Parsons knew that if she checked him now, he’d find a way to checkmate her later.
She stood, exhaled, tried to compose herself. He wasn’t the first asshole who would shove her down the steps while pretending to outstretch his hand. In fact, that was Alexander Nobells.
“Message received, Senator.”
“I hope you understand, Cleo,” he said to her back, because she was already headed out. “I’m only suggesting what I think is best.”
She almost turned and asked him: Best for whom? But why bother? She wasn’t going to change a privileged sixty-eight-year-old man. She’d rather save her breath for when she really needed to scream.
She closed the door behind her, then spun and flipped him the middle finger with both hands. When she saw Albie’s eyes widen in shock, she said, “Oh, fuck him.”
And he said, “Wow, that time of the month?”
And then she got right up close to his acne-riddled chin and said: “Fuck you too.”
And she didn’t regret that at all.
Cleo was in an exceptionally bad mood by day’s end, even with the promise of dinner with her son, who had been avoiding her since her return and since the rise of the #pullingaCleo hashtag. As of that morning, more than a hundred videos of women confronting their superiors had been filmed and uploaded, and Arianna was squealing that Cleo had started a revolution. Lawsuits were being threatened all over, naturally, by many of the accused—and Cleo wondered if Nobells would dare to try. She supposed that Senator Parsons wasn’t entirely wrong—that by filming first, thinking later, she had gotten out ahead of Nobells’s right to defend himself but, she thought as she stewed at her desk, boo-fucking-hoo. It wasn’t the most prudent political thought, but she had it all the same. Cleo had learned that when dishonest men were faced with the unavoidable truths of their past, they tended to posture and point fingers (often while screaming in quite hysterical tones), but she also still knew that with Nobells, at the very least, she was right. She also recognized that women risked so much by speaking up that false accusations were rarely a reality, and she hoped that if the women were strong enough to face the men who had made them feel powerless in whatever form that took, they were strong enough to endure the threats.
She hated, of course, that women were threatened in the first place. That it was simply understood that if you took your story public, you would endure not just scrutiny but public shaming and terror too. This was the price women paid to speak their truths. Cleo couldn’t change that. She could only speak hers.
And then there were other prices to pay too: getting stripped of the delegation trip, being whispered about in the hallways when you walked by a huddle of men from the other side of the aisle, listening to Suzanne Sonnenfeld suggest that she had your home address and why don’t people show up and protest. Maybe Cleo should have seen all this coming because she was usually quite prescient, but this time she simply hadn’t.
She had hoped Lucas would be proud of her defiance. She didn’t pretend to understand the teenage boy mind—she hadn’t even understood it back as a teenager; just look at how she dumped the very kind, tenderhearted Matty—but still, that was her aspiration. For her son to beam with pride in the way that Arianna had. Even Timothy, her deputy comms director, seemed impressed.

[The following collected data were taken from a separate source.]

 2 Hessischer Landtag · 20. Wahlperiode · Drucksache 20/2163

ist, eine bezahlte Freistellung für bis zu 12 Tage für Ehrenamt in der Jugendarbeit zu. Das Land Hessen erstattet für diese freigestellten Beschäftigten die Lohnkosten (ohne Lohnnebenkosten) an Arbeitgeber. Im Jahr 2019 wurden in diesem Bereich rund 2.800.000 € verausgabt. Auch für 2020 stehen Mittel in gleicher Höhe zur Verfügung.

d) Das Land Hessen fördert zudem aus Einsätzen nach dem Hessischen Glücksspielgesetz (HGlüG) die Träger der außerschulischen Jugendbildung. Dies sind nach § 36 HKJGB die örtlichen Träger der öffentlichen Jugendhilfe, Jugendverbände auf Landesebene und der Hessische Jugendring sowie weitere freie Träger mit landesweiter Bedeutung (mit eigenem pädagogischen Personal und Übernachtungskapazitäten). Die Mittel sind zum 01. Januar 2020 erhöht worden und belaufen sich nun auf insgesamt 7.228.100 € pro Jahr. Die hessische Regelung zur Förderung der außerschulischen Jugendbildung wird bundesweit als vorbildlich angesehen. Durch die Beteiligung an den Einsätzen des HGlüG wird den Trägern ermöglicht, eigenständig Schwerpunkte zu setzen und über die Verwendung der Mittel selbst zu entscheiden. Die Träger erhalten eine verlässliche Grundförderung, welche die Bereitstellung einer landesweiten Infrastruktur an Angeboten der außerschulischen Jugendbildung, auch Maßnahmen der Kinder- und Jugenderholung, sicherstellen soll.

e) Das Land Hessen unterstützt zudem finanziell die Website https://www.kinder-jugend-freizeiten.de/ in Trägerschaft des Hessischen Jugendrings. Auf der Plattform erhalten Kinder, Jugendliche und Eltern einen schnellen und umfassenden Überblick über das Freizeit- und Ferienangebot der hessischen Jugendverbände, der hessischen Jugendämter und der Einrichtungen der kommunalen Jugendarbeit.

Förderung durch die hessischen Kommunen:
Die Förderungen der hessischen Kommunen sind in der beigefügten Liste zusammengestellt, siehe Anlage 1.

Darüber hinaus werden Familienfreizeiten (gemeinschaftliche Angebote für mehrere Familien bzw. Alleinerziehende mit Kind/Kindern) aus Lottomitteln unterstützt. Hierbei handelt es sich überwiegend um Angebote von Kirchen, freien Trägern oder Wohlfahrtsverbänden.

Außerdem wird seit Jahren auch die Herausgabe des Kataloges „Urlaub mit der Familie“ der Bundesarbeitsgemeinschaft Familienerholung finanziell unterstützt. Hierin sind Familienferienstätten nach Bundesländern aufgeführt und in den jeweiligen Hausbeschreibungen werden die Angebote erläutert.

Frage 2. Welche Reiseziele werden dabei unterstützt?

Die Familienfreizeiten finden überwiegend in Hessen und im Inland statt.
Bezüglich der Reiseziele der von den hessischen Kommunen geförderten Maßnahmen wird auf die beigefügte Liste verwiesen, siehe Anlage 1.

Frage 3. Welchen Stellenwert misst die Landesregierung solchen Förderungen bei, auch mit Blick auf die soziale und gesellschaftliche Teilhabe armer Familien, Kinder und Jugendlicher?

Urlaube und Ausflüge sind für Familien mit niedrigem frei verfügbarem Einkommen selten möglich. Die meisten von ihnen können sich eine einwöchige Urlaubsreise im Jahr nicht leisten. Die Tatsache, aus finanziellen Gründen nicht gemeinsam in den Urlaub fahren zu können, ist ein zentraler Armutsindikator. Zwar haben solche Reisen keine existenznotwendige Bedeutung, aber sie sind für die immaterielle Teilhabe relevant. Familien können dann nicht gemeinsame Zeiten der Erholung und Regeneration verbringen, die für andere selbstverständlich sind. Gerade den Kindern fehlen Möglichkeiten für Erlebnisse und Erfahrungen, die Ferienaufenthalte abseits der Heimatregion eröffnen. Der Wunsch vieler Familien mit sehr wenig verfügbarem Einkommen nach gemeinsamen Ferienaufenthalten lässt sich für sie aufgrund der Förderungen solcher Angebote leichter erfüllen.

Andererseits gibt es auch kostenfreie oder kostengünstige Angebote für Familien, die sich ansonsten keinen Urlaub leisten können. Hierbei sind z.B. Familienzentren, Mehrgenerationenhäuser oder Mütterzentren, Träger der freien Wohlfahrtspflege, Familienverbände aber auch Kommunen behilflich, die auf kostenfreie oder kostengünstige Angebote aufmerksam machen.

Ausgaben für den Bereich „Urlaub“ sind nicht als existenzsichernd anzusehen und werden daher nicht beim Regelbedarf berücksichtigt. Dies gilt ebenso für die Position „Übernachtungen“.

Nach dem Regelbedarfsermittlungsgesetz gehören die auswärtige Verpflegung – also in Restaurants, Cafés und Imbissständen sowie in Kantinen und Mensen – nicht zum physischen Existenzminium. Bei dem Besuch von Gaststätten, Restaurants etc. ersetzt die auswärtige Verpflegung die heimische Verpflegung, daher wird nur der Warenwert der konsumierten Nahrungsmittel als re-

Lucas, however, quite obviously was not. Thus, this morning on their way to school, before Senator Parsons sent her into a rage spiral, she gently asked him if he would skip dinner at Benjamin and Emily’s tonight and if instead she could pick him up after soccer and they could go to their favorite burger joint, PATTIES. It had been their regular thing since they’d moved to DC—mother-son midweek dinners, when Cleo would turn off her phone for the hour and before Lucas had a whole life of his own, and he wasn’t angry with her, and she wasn’t confronting ghosts of her past that made her angry with herself as well. They’d order three different types of fries (curly, sweet potato, and shoestring) and laugh about how Lucas liked mustard on his, which Cleo couldn’t believe and didn’t know where he’d gotten that from. She did, probably she did know—it must have been from his dad, but then, she didn’t know Doug well enough to be sure about that either.